It would be hard to read Jude the Obscure without considering it in connection to the social debates of the 1890s—about sexual and marital relations (including the phenomenon of the New Woman, often invoked in contemporary reviews of Hardy's novel); the state of rural England, agricultural and migrant labor; access to education; the place of religion, doubt, and secularism; theories of degeneration and pessimism; and heated discussion about the role of the novelist. But rather than looking at other forms of contemporary writing (including Hardy's poetry, non fictional prose, and correspondence) in terms of an explanatory context for this strange novel, we will be exploring how this discourse finds its way into the text, to shape and modify the affects of reading.
Our close study of Jude will emphasize, too, the instability of the nineteenth-century fictional form—even in relation to one work. We will consider the implications for the critical reader of the different publishing and editorial phases that have created different texts of the novel, from its first appearance, in illustrated serial form in Harper's New Monthly Magazine, through the first volume publication in 1895, to its appearance in Macmillan's "definitive" "Wessex Edition." This publication history, when considered together with the 1894-95 manuscript, have offered more recent editors a number of choices when it comes to putting forward their preferred text.

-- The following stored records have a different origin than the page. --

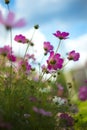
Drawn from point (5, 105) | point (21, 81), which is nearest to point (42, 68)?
point (21, 81)

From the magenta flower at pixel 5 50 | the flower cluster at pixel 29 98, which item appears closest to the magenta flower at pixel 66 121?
the flower cluster at pixel 29 98

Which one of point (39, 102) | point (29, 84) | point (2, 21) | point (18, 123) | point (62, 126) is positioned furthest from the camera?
point (29, 84)

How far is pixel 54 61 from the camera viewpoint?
355cm

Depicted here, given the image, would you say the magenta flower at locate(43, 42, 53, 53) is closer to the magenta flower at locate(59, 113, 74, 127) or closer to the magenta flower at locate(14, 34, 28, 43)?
the magenta flower at locate(14, 34, 28, 43)

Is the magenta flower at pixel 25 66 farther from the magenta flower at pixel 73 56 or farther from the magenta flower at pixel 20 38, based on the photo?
the magenta flower at pixel 73 56

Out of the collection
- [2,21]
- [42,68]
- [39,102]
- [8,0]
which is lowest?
[39,102]

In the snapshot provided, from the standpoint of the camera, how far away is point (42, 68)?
4.03 metres

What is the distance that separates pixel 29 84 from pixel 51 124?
58 cm

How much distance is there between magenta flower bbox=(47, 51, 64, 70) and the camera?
140 inches

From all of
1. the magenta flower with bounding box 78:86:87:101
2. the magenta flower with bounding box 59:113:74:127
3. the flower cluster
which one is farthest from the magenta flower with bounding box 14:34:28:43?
the magenta flower with bounding box 78:86:87:101

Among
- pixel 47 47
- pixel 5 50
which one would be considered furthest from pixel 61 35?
pixel 5 50

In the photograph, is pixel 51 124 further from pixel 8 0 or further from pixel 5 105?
pixel 8 0

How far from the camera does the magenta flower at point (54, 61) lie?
3.56m

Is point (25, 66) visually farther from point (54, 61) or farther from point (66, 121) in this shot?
point (66, 121)
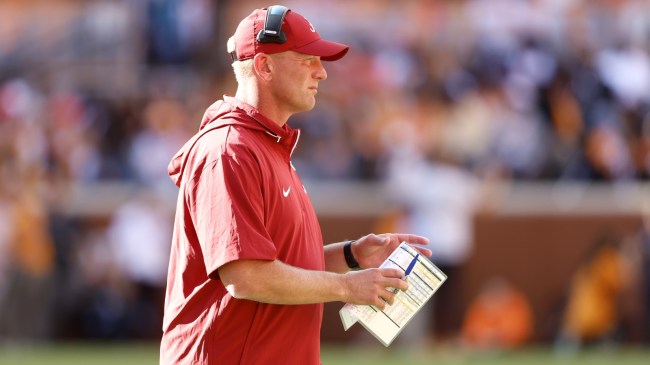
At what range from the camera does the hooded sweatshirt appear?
4152mm

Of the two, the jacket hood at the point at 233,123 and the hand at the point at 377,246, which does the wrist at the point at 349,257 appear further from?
the jacket hood at the point at 233,123

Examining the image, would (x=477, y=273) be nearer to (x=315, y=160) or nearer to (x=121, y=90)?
(x=315, y=160)

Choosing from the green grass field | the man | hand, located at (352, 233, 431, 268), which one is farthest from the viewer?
the green grass field

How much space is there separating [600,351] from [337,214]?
3.42 meters

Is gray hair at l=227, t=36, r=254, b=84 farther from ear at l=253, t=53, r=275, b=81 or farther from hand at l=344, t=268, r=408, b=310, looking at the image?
hand at l=344, t=268, r=408, b=310

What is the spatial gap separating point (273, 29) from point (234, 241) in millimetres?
814

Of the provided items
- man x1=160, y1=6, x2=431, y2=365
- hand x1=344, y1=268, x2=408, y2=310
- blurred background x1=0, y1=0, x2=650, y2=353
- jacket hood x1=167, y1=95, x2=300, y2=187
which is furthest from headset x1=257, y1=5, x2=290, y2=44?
blurred background x1=0, y1=0, x2=650, y2=353

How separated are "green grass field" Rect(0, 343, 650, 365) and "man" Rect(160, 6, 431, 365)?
7633 millimetres

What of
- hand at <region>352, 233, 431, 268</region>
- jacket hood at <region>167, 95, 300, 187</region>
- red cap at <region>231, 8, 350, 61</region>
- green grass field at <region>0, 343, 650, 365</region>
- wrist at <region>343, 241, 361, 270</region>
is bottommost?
green grass field at <region>0, 343, 650, 365</region>

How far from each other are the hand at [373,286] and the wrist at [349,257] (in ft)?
1.73

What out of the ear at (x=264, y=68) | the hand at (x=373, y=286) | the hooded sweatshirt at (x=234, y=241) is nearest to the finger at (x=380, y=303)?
the hand at (x=373, y=286)

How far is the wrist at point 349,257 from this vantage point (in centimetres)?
494

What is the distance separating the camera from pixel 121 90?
55.6 ft

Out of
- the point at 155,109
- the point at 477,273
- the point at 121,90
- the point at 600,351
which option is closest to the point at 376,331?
the point at 600,351
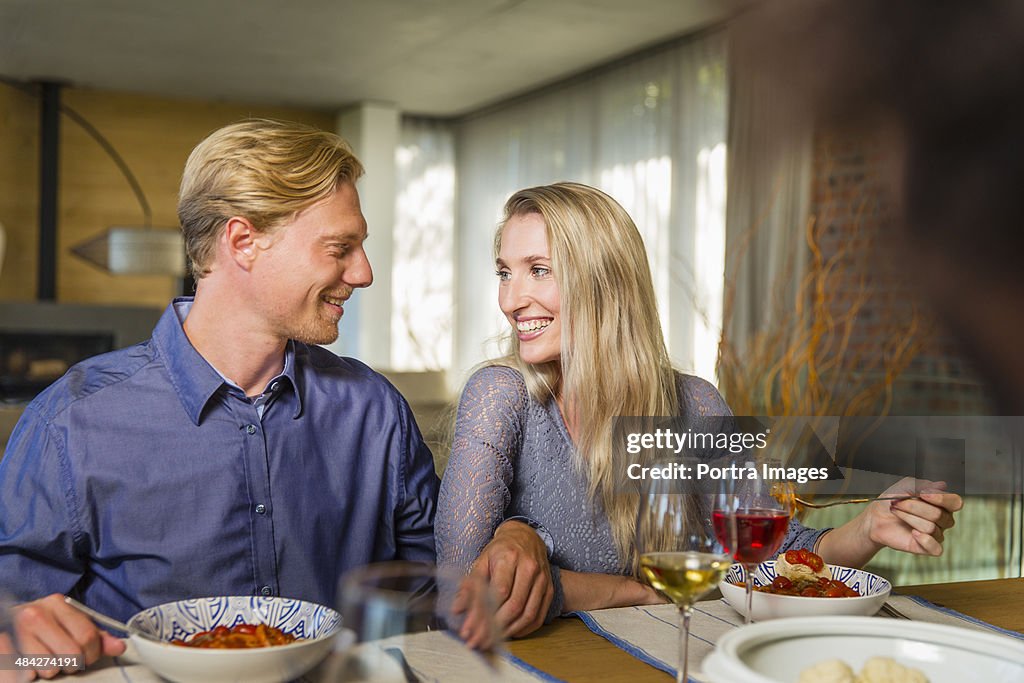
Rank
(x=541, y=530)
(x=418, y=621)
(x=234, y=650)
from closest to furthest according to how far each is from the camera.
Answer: (x=418, y=621) < (x=234, y=650) < (x=541, y=530)

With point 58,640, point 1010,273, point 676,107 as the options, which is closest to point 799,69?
point 676,107

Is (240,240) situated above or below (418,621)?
above

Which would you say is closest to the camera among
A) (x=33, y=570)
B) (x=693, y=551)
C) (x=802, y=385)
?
(x=693, y=551)

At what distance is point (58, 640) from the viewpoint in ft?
3.13

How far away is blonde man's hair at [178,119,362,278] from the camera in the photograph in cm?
135

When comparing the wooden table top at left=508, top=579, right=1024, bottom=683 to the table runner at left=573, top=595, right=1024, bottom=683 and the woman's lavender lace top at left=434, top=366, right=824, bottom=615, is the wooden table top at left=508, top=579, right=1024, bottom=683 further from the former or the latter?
the woman's lavender lace top at left=434, top=366, right=824, bottom=615

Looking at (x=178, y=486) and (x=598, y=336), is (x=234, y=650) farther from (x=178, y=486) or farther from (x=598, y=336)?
(x=598, y=336)

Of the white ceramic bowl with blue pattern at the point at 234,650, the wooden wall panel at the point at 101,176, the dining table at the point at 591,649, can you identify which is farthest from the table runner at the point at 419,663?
the wooden wall panel at the point at 101,176

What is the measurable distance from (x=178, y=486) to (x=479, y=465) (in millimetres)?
391

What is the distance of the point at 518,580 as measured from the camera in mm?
1167

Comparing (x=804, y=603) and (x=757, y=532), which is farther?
(x=804, y=603)

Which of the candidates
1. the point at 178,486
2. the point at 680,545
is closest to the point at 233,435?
the point at 178,486

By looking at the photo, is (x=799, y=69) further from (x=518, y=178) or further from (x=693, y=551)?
(x=693, y=551)

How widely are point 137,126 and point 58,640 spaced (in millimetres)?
6694
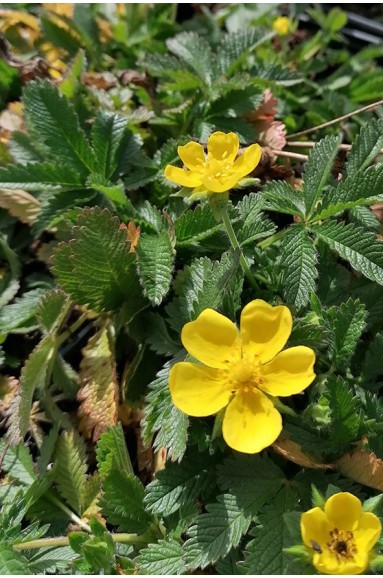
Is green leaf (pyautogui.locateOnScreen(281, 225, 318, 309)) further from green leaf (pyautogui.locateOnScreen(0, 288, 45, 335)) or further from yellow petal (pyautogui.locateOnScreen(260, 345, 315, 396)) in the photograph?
green leaf (pyautogui.locateOnScreen(0, 288, 45, 335))

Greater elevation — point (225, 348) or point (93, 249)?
point (93, 249)

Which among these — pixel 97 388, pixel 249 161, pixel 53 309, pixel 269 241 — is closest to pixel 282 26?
pixel 269 241

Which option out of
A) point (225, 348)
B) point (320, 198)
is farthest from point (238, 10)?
point (225, 348)

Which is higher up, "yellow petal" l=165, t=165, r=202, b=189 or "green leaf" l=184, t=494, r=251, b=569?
"yellow petal" l=165, t=165, r=202, b=189

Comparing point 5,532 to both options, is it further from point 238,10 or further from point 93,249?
point 238,10

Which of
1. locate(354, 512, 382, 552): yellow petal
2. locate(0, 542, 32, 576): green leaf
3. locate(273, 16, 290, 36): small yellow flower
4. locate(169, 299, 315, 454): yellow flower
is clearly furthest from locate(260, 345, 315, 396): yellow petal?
locate(273, 16, 290, 36): small yellow flower
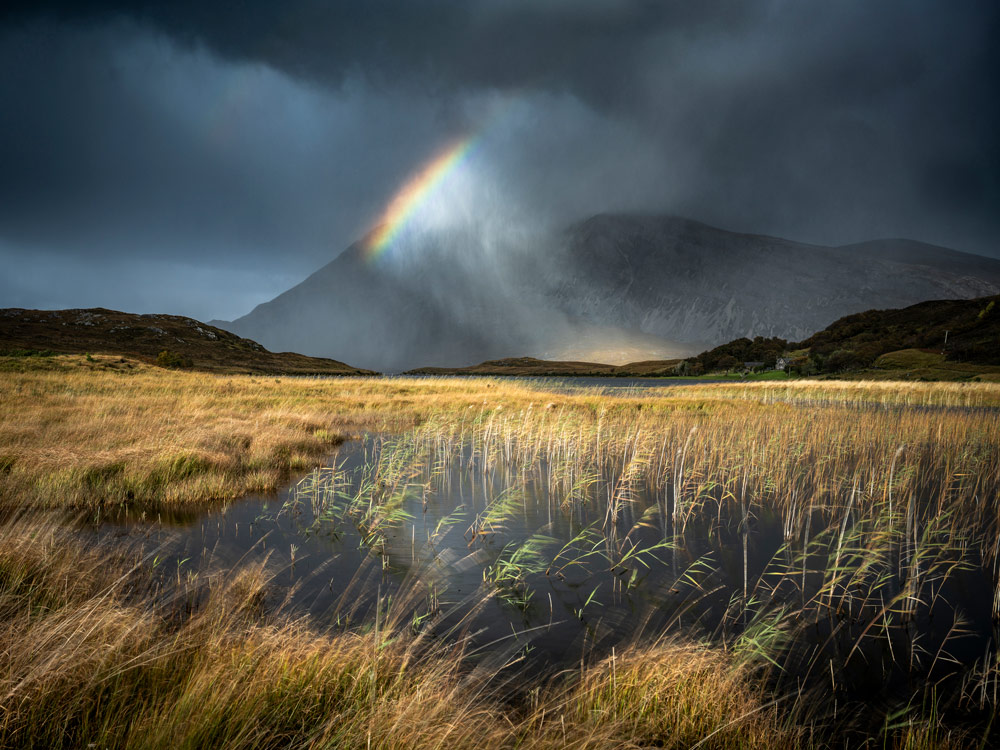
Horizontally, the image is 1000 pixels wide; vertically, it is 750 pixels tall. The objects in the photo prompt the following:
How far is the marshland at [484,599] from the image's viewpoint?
283cm

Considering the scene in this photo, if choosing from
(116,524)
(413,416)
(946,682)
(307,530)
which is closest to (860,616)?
(946,682)

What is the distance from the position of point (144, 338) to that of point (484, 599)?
384ft

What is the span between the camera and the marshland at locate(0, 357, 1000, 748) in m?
2.83

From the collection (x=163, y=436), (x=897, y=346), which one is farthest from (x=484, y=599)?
(x=897, y=346)

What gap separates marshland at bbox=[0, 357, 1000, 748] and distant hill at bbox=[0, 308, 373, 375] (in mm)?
70528

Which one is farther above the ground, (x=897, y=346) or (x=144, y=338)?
(x=897, y=346)

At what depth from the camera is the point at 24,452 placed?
32.0ft

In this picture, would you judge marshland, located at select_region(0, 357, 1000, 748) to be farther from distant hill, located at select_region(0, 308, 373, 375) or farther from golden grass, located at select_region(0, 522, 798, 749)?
distant hill, located at select_region(0, 308, 373, 375)

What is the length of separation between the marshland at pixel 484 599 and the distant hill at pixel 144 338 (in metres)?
70.5

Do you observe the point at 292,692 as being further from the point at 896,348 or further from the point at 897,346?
the point at 897,346

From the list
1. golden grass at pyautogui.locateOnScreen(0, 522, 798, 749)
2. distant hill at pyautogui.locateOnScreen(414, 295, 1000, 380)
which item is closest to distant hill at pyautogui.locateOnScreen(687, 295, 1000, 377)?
distant hill at pyautogui.locateOnScreen(414, 295, 1000, 380)

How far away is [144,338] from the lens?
3720 inches

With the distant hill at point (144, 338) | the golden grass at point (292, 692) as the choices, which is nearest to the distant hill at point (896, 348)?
the golden grass at point (292, 692)

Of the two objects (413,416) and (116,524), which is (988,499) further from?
(413,416)
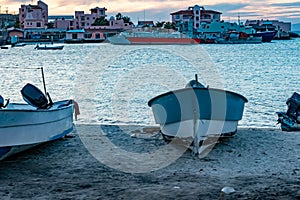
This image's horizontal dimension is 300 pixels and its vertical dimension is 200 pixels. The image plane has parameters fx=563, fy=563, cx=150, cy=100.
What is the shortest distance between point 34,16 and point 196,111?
136 m

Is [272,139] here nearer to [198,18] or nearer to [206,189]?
[206,189]

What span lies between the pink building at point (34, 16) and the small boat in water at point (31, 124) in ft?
431

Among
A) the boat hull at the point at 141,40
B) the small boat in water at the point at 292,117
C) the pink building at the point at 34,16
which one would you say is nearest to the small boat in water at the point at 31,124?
the small boat in water at the point at 292,117

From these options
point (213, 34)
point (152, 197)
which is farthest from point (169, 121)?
point (213, 34)

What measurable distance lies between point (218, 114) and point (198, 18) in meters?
140

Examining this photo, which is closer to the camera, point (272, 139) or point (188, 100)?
point (188, 100)

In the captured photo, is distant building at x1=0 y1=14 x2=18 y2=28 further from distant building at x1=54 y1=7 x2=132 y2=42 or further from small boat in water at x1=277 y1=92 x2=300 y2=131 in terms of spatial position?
small boat in water at x1=277 y1=92 x2=300 y2=131

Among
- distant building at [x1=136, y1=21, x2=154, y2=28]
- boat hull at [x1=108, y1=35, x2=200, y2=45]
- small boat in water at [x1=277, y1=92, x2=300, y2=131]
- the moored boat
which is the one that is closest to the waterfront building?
distant building at [x1=136, y1=21, x2=154, y2=28]

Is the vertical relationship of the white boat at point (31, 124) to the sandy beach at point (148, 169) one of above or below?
above

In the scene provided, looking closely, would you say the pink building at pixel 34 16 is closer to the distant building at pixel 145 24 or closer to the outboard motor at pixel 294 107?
the distant building at pixel 145 24

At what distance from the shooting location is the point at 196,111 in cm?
956

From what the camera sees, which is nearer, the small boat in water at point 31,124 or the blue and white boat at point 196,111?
the small boat in water at point 31,124

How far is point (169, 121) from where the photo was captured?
33.0 feet

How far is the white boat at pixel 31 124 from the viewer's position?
8.04 metres
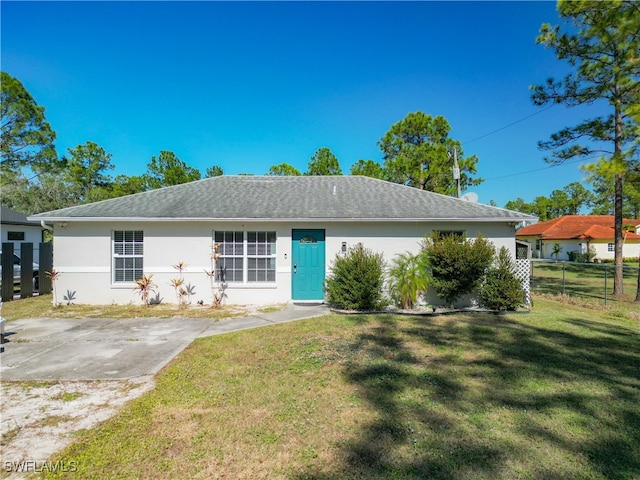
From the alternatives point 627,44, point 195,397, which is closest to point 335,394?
point 195,397

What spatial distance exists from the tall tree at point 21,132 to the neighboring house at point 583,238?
47.9 meters

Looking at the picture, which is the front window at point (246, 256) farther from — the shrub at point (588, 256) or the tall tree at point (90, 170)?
the shrub at point (588, 256)

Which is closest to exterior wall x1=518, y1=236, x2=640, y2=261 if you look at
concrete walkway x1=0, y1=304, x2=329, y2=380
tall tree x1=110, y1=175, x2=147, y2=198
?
concrete walkway x1=0, y1=304, x2=329, y2=380

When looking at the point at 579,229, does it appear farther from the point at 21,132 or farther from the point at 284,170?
the point at 21,132

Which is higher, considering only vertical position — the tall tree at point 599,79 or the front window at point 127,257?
the tall tree at point 599,79

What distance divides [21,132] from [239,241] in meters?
22.4

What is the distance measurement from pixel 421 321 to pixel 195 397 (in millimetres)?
5909

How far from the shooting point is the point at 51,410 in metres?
3.74

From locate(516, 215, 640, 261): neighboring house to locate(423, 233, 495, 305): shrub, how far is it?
30462mm

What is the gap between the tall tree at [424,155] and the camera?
25625mm

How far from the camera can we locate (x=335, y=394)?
4.19m

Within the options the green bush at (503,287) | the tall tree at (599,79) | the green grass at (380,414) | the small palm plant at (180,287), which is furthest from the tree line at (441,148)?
the small palm plant at (180,287)

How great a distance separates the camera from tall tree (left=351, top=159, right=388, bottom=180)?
2855 cm

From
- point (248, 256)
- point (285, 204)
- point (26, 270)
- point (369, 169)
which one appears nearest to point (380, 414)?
point (248, 256)
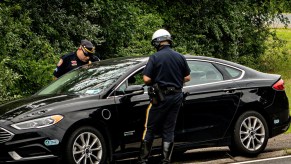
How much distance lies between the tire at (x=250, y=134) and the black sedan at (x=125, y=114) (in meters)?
0.01

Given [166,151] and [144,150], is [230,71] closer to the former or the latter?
[166,151]

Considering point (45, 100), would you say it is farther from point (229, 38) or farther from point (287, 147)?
point (229, 38)

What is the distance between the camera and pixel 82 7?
16.7 meters

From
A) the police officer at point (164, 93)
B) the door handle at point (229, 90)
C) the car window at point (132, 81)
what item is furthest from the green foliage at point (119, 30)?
the police officer at point (164, 93)

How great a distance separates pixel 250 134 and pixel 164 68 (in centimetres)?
210

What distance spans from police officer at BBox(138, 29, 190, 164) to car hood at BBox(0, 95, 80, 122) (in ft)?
3.28

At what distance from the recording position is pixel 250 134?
9359 millimetres

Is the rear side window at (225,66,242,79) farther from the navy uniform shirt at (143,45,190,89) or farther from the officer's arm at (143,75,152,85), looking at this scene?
the officer's arm at (143,75,152,85)

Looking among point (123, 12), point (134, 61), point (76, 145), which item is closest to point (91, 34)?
point (123, 12)

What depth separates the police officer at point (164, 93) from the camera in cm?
795

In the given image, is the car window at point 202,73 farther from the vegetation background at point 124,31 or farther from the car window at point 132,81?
the vegetation background at point 124,31

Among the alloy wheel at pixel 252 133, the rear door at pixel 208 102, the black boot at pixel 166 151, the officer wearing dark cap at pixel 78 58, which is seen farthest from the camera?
the officer wearing dark cap at pixel 78 58

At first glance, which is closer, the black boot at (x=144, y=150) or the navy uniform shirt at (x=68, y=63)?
the black boot at (x=144, y=150)

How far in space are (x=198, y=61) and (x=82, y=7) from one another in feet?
26.0
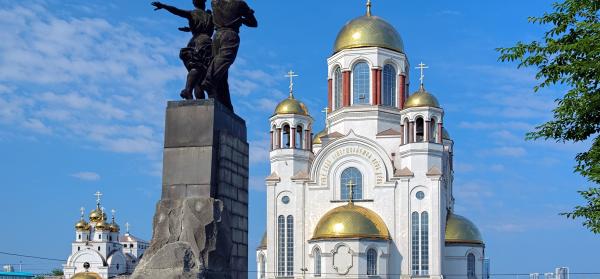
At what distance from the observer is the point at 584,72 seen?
11867mm

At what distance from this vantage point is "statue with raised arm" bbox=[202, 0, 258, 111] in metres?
12.0

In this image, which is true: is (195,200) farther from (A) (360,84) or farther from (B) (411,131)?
(A) (360,84)

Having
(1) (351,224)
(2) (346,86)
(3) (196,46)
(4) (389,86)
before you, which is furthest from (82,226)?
(3) (196,46)

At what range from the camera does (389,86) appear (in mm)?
42125

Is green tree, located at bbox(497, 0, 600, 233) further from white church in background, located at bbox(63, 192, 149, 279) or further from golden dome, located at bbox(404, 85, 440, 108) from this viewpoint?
white church in background, located at bbox(63, 192, 149, 279)

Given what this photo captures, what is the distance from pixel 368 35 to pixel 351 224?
9.12 metres

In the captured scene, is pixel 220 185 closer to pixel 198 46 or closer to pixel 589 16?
pixel 198 46

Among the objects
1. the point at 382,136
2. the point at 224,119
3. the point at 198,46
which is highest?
the point at 382,136

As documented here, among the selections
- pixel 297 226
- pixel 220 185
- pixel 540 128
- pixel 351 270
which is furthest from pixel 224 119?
pixel 297 226

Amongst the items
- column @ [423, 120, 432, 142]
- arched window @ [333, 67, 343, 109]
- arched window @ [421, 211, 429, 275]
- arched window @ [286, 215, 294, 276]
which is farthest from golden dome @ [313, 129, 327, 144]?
arched window @ [421, 211, 429, 275]

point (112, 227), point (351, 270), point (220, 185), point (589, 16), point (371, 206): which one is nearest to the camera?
point (220, 185)

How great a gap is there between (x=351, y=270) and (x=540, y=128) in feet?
81.8

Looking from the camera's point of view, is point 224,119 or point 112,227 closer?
point 224,119

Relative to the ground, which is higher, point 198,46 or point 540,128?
point 198,46
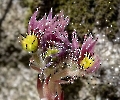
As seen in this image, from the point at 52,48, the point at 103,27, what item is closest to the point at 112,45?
the point at 103,27

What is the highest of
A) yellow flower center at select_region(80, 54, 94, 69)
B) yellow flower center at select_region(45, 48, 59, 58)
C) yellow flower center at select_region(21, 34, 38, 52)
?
yellow flower center at select_region(21, 34, 38, 52)

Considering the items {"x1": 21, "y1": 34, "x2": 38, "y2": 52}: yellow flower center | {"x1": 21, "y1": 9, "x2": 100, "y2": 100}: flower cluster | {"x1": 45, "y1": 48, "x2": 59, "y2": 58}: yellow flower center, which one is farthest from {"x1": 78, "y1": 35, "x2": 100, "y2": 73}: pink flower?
{"x1": 21, "y1": 34, "x2": 38, "y2": 52}: yellow flower center

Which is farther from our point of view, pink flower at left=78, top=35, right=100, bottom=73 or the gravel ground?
the gravel ground

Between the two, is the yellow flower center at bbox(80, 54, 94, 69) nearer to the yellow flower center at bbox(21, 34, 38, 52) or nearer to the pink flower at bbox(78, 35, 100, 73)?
the pink flower at bbox(78, 35, 100, 73)

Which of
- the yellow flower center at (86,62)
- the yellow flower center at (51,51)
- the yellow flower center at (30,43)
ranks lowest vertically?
the yellow flower center at (86,62)

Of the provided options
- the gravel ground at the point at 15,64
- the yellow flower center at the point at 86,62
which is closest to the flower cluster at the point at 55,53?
the yellow flower center at the point at 86,62

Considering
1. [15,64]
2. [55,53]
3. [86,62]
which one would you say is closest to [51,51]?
[55,53]

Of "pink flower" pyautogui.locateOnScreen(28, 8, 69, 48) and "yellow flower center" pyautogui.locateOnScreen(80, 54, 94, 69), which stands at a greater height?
"pink flower" pyautogui.locateOnScreen(28, 8, 69, 48)

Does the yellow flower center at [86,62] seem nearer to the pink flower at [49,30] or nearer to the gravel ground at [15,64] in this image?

Two themes in particular emerge from these concerns. First, when we engage in the close reading of a novel, where do we see the boundaries of that novel as lying, and how does our interpretation of these affect our understanding of the practice of reading? And second, when we think of Jude as being a text very much of its mid-1890s moment, what does an intensive study of the text reveal about the forms, the language, and the ideas of fictional modernity?